Raw data section start

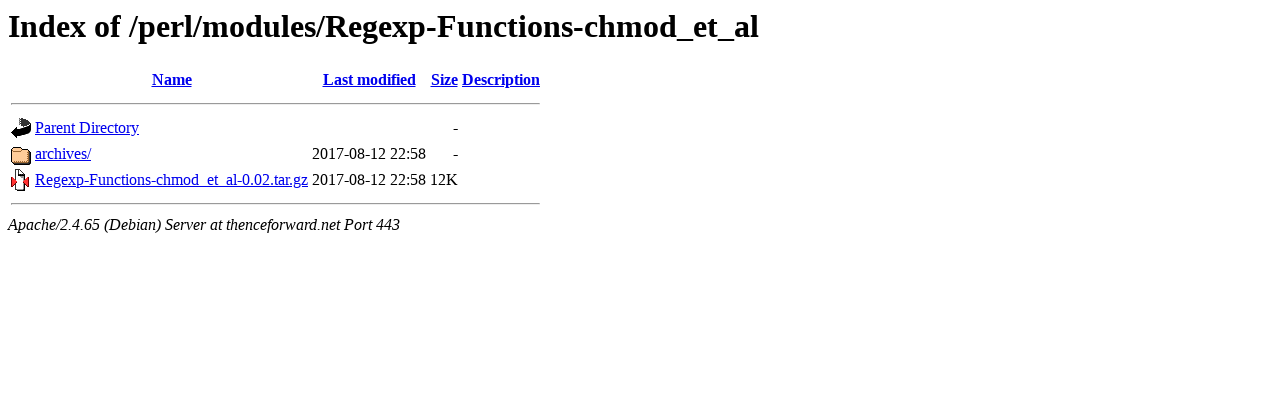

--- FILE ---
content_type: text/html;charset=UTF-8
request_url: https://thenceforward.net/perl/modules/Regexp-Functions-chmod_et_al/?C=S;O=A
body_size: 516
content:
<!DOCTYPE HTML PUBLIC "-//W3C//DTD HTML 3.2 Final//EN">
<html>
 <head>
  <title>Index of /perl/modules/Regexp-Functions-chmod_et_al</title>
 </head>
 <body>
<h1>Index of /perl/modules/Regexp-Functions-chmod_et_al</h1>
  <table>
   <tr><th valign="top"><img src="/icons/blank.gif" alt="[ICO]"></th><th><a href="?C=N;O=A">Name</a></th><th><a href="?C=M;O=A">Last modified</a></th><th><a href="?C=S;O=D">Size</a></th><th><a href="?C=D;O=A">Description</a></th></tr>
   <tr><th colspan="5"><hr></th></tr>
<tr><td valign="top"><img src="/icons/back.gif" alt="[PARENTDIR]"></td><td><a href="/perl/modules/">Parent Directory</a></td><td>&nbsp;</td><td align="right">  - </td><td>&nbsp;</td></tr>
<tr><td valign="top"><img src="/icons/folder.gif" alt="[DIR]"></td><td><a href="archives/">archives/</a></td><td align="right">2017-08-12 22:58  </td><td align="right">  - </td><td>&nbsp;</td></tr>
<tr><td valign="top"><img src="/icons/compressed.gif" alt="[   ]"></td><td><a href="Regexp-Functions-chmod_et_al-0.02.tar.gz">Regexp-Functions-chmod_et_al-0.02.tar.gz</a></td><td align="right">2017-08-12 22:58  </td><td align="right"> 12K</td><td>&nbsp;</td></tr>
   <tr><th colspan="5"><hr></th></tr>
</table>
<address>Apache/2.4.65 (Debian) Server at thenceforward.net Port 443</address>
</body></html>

Raw data section end

→ Work instructions: Wherever the line holding "<!DOCTYPE HTML PUBLIC" falls in the entries above, copy exactly from it through the line holding "<address>Apache/2.4.65 (Debian) Server", inclusive, and add nothing.

→ Solution:
<!DOCTYPE HTML PUBLIC "-//W3C//DTD HTML 3.2 Final//EN">
<html>
 <head>
  <title>Index of /perl/modules/Regexp-Functions-chmod_et_al</title>
 </head>
 <body>
<h1>Index of /perl/modules/Regexp-Functions-chmod_et_al</h1>
  <table>
   <tr><th valign="top"><img src="/icons/blank.gif" alt="[ICO]"></th><th><a href="?C=N;O=A">Name</a></th><th><a href="?C=M;O=A">Last modified</a></th><th><a href="?C=S;O=D">Size</a></th><th><a href="?C=D;O=A">Description</a></th></tr>
   <tr><th colspan="5"><hr></th></tr>
<tr><td valign="top"><img src="/icons/back.gif" alt="[PARENTDIR]"></td><td><a href="/perl/modules/">Parent Directory</a></td><td>&nbsp;</td><td align="right">  - </td><td>&nbsp;</td></tr>
<tr><td valign="top"><img src="/icons/folder.gif" alt="[DIR]"></td><td><a href="archives/">archives/</a></td><td align="right">2017-08-12 22:58  </td><td align="right">  - </td><td>&nbsp;</td></tr>
<tr><td valign="top"><img src="/icons/compressed.gif" alt="[   ]"></td><td><a href="Regexp-Functions-chmod_et_al-0.02.tar.gz">Regexp-Functions-chmod_et_al-0.02.tar.gz</a></td><td align="right">2017-08-12 22:58  </td><td align="right"> 12K</td><td>&nbsp;</td></tr>
   <tr><th colspan="5"><hr></th></tr>
</table>
<address>Apache/2.4.65 (Debian) Server at thenceforward.net Port 443</address>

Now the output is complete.